Uma narrativa marcada pela violência e pela omissão

Ana Aranha constrói a narrativa a partir de vozes que desafiam o medo. Um personagem central, chamado Fernando, sobreviveu ao massacre por ter se escondido sob o corpo do namorado, uma das vítimas. Ele escapou por pouco, mas pagou um preço alto: anos depois, foi assassinado com um tiro na nuca em frente à própria casa. O crime ocorreu em 2021 e foi enquadrado pela Justiça como latrocínio, embora amigos, familiares e a produção do documentário apontem que sua morte tem relação direta com seu papel de testemunha do massacre.

As investigações pós-massacre e o andamento jurídico são alvo de críticas na obra. É narrado como promotores ignoraram sinais de ameaças, como se a gravidade dos fatos não exigisse resposta proporcional. O Ministério Público do estado é retratado como omisso, especialmente no reconhecimento formal do assassinato de Fernando, não tendo comunicado oficialmente o ocorrido à Justiça.

Para além do cinema: uso político e simbólico

A proposta de exibir Pau D’Arco na COP30 vai além de levar uma produção cultural — trata-se de usar o documentário como veículo de denúncia, de reivindicação de justiça. A expectativa de seus realizadores é provocar mobilização tanto nacional quanto internacional, pressionar por mudanças jurídicas e pela reparação das vidas perdidas. Em Brasília, o filme teve uma exibição especial, que contou com a presença de autoridades de direitos humanos, e foi ali anunciado que a área ocupada na Fazenda Santa Lúcia deverá ser transformada em assentamento.

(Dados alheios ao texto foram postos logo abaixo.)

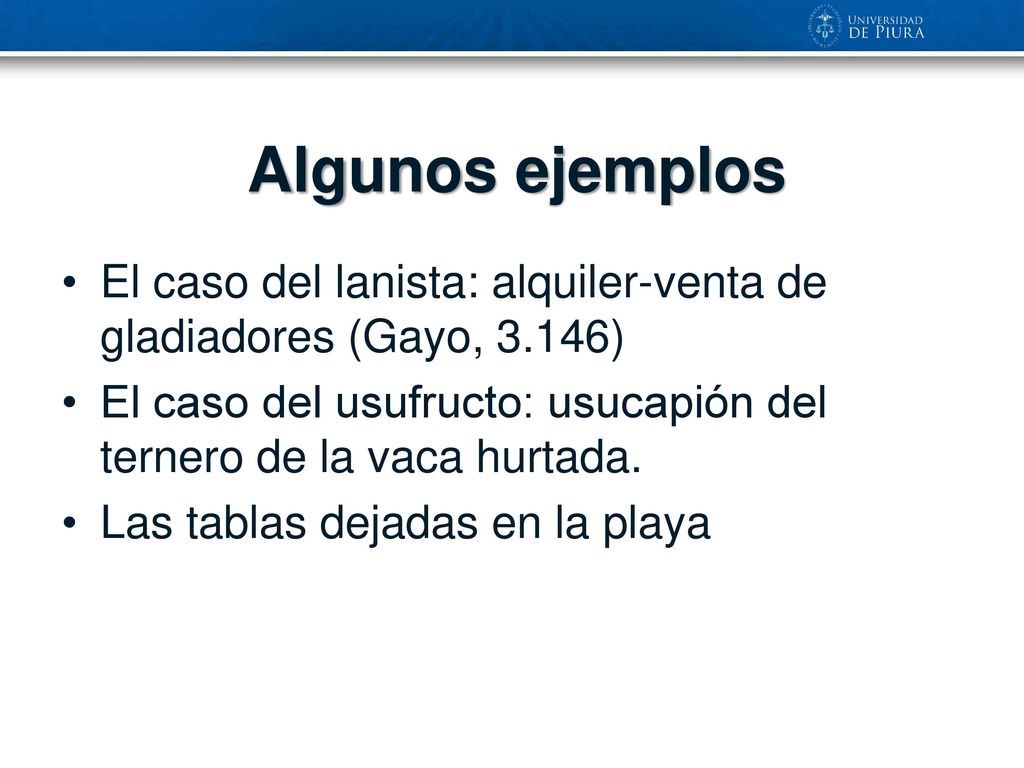 Algunos ejemplos El caso del lanista: alquiler-venta de gladiadores (Gayo, 3.146) El caso del usufructo: usucapión del ternero de la vaca hurtada.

Esse gesto de transformar local símbolo de conflito em espaço de moradia oficial marca um reconhecimento simbólico, mas não alivia o peso da memória: os corpos legais, as mortas e os mortos, continuam pendentes de responsabilizações claras.

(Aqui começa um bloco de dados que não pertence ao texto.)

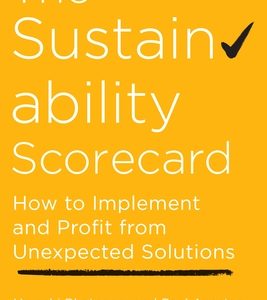 The Sustainability Scorecard: How to Implement and Profit from Unexpected Solutions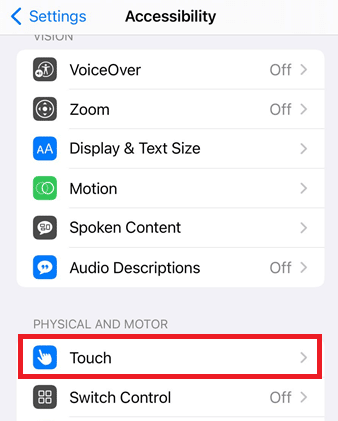 Tap on Touch under the PHYSICAL AND MOTOR section | How to Take an iPhone Screenshot Without Buttons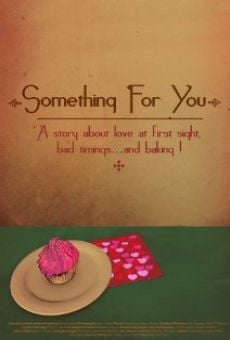 Película: Something for You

O impacto de uma obra urgente

Pau D’Arco chega num momento em que temas como reforma agrária, conflitos por terra, direitos humanos e proteção de testemunhas ocupam lugar central nos debates públicos. A produção já ganhou prêmios nacionais, circulou por festivais importantes, e agora se prepara para entrar em cena num espaço que reúne ministros, ativistas, negociadores climáticos e representantes internacionais. Sua presença na COP30 coloca em paralelo crises ambientais e crises humanas — a perda de vidas, consequência da concentração de terra e da disputa violenta, se torna parte relevante da questão das mudanças climáticas, da preservação cultural e dos direitos territoriais.

Justiça como urgência

A mensagem de Pau D’Arco é dupla: há o chamado à memória, para que não se esqueça do horror; e o chamado à ação, para que o Estado cumpra seu papel. A narrativa que une vítimas, sobreviventes e defensores lança luz sobre as fraquezas do sistema de investigação e julgamento. A impunidade não é tratada como falha técnica: é apresentada como implicância política e estrutural.

Quando Pau D’Arco for exibido na COP30, será mais que um documentário exibido em tela grande — será um espelho colocado diante da nação, perguntando quem paga por violações e até quando as vozes dos sem-terra serão reduzidas ao silêncio.